**WORK TASK**
Whenever a line in the entries includes the word "дошкольного", copy that line out.
---------- INPUT RECORDS
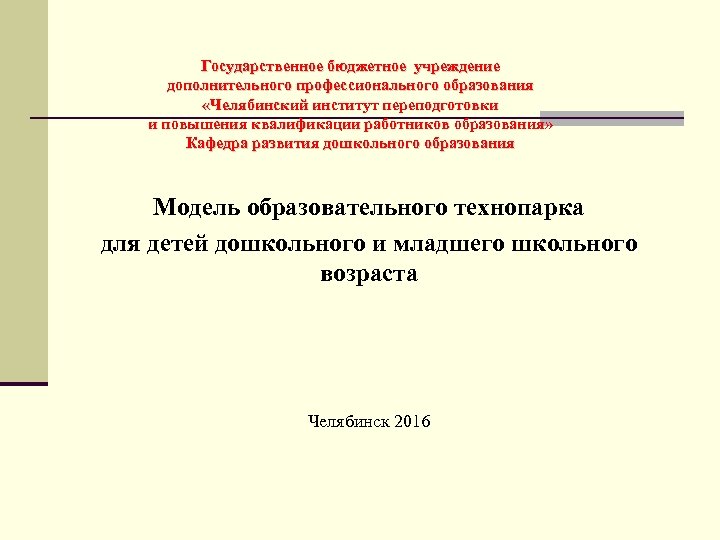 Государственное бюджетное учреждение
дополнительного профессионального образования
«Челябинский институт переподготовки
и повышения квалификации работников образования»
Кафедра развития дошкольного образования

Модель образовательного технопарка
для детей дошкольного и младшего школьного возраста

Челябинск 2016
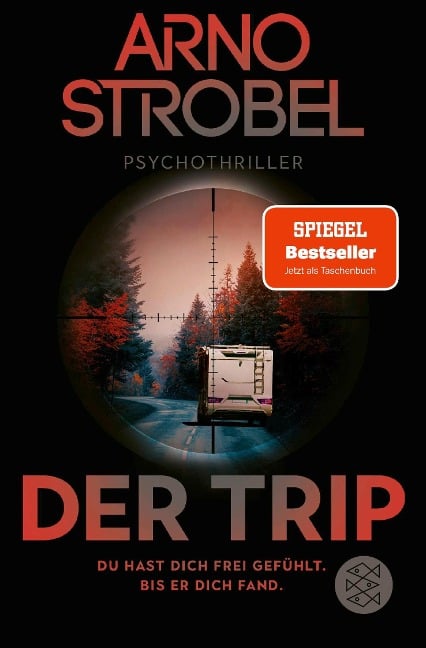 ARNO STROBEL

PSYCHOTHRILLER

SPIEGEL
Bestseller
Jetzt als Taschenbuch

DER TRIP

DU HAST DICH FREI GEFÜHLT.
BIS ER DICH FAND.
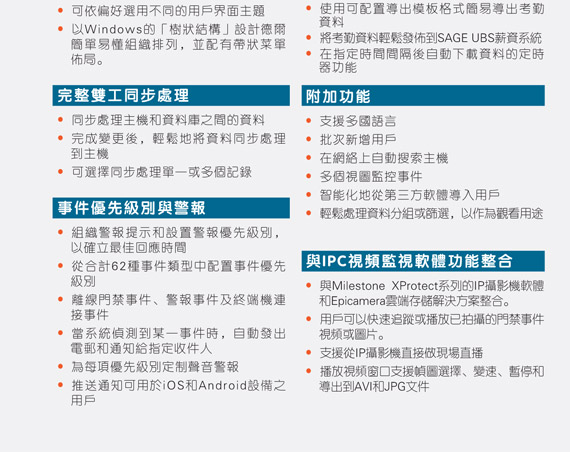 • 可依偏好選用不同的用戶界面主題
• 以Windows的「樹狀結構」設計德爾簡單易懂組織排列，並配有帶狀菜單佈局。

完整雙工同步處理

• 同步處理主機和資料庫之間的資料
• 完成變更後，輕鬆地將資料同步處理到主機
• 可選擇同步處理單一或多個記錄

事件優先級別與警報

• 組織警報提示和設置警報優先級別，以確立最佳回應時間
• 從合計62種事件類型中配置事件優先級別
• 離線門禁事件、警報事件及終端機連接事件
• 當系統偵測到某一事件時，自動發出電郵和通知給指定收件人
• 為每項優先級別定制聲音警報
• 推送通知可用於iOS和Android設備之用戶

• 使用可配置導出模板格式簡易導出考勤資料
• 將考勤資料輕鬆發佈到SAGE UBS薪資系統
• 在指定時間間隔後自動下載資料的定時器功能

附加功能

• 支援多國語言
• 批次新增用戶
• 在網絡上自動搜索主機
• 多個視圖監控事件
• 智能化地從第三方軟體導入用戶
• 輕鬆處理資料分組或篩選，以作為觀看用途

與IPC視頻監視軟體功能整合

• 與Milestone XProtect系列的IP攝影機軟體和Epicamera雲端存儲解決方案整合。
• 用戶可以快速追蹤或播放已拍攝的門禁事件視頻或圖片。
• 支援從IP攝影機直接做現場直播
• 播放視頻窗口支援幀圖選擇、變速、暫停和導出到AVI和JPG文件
--------------------
**TASK RESULT**
Кафедра развития дошкольного образования
для детей дошкольного и младшего школьного возраста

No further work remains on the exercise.